About the Conference
In two previous conferences1 and in a sequence of papers,2 we have suggested that there is a “crisis” in the neoclassical theory of the firm. We read the theory as suggesting that managers are positively required to invest in political activity—including political activity that weakens institutions on which the free market relies – if such investments are likely to increase shareholder value of individual firms. Indeed, an extensive body of research suggests that firms routinely engage in the political process with the aim of shaping the rules of the game to their own advantage.

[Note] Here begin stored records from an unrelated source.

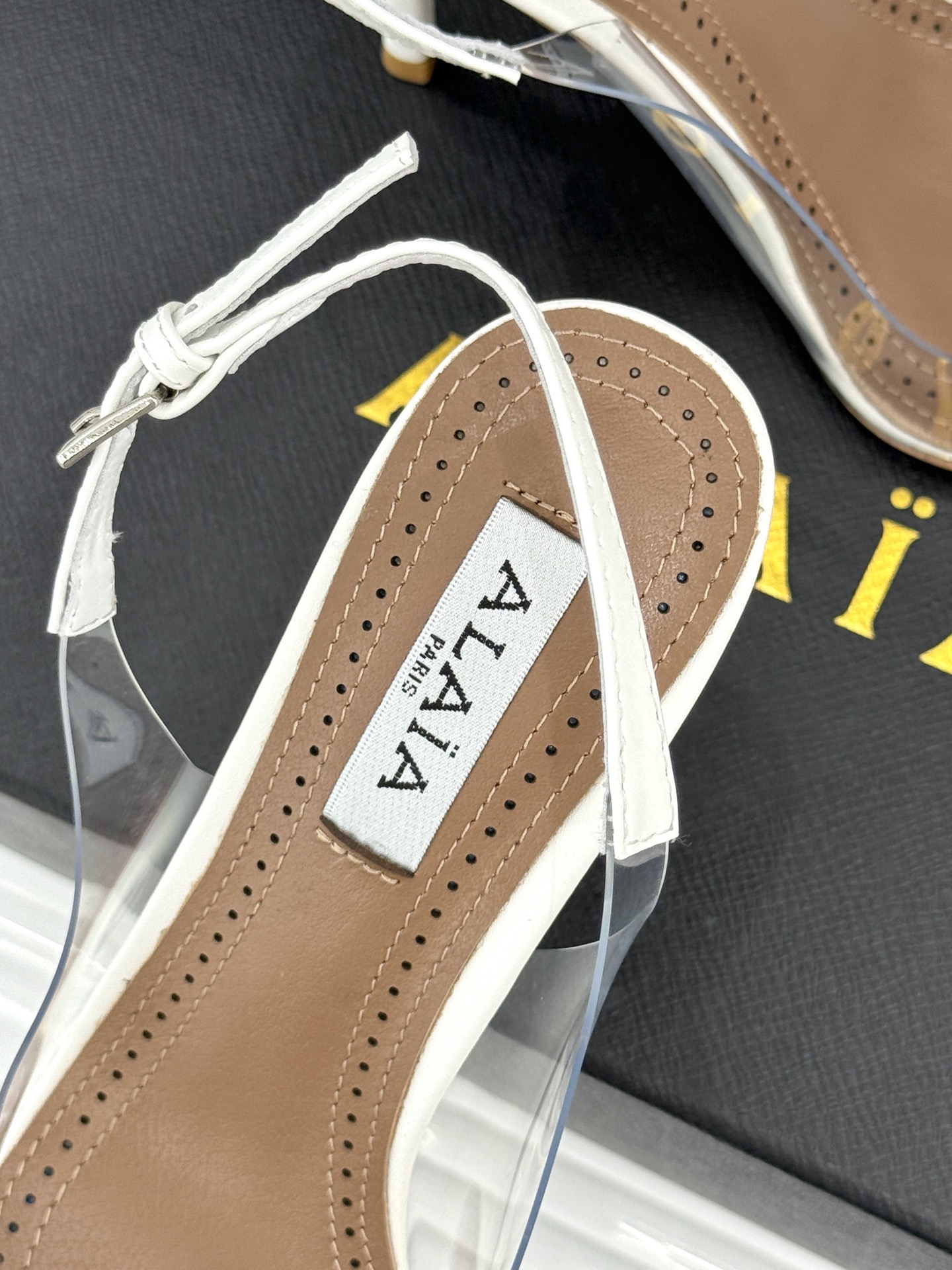 ALAÏA/阿莱亚26WF新品走秀胶片花卉系列尖头高跟凉鞋拖鞋朦胧胶片晕染花卉诗意尖头线条锋利又柔美高跟 ALAÏA/阿莱亚26WF新品走秀胶片花卉系列尖头高跟凉鞋拖鞋朦胧胶片晕染花卉诗意尖头线条锋利又柔美高跟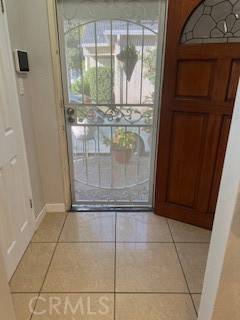 Bellflower, CA 90706,9917 Van Ruiten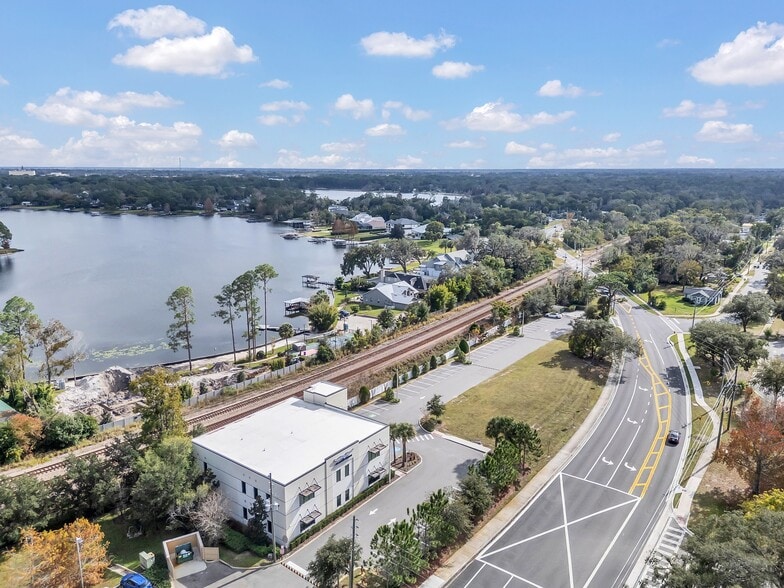 More Photos Of 131 S Country Club Rd, Lake Mary Office For Sale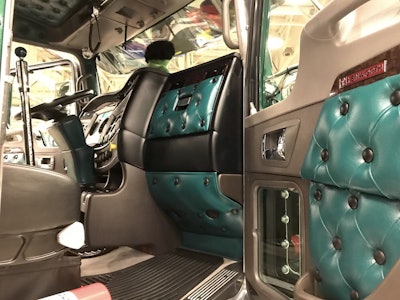 The button-tuck interior matches the green and black exterior.
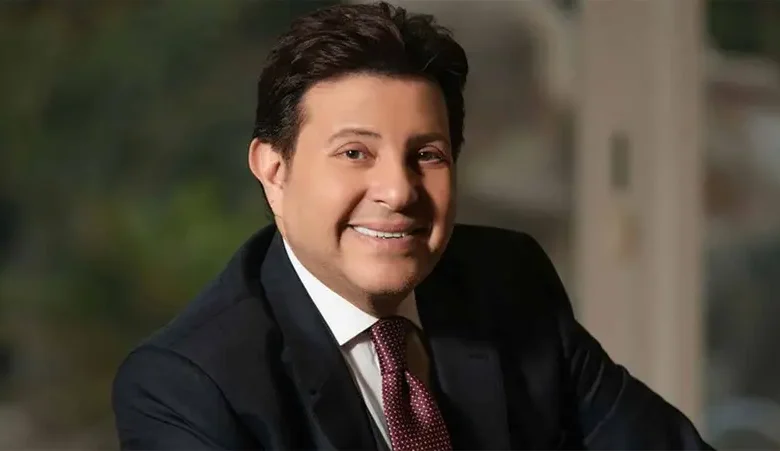 مصطفى كامل يكشف حقيقة صور المستشفى لهاني شاكر: شائعات الوفاة متاجرة رخيصة والحالة حرجة جداً 6 e4660494 9d83 40ef 9abf cf233a4248c6 16x9 1200x676 2
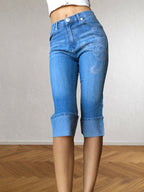 Jeans Capri con strass a forma di Scorpione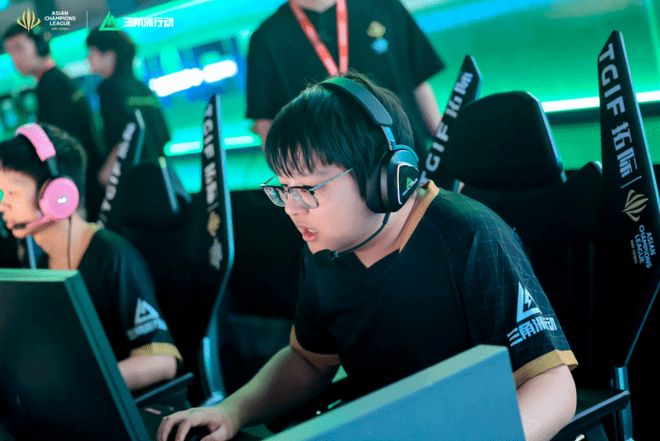 完成四连冠 完成四连冠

To be sure, there may be circumstances when such political activity is not welfare reducing (e.g., in cases in which public institutions are sufficiently robust or when political markets are themselves sufficiently competitive). Under less favorable conditions, however, such political activity can plausibly be expected to reduce social welfare by distorting the institutions of the free market. Since the primary justification of the pursuit of shareholder value is the belief that it maximizes social welfare in the presence of the free market, suggesting that this pursuit justifies firms actively distorting the market through political activity would seem to present a fundamental contradiction.
Notably, Milton Friedman argued that firms should maximize profits “while con¬forming to the basic rules of the society, both those embodied in law and those embodied in ethical custom.” He did not argue that firms should maximize profits through investments designed to change the basic rules of the game to their advantage. Yet this is exactly what seems to be required under the prevailing theory of the firm.
The conference will be by invitation only.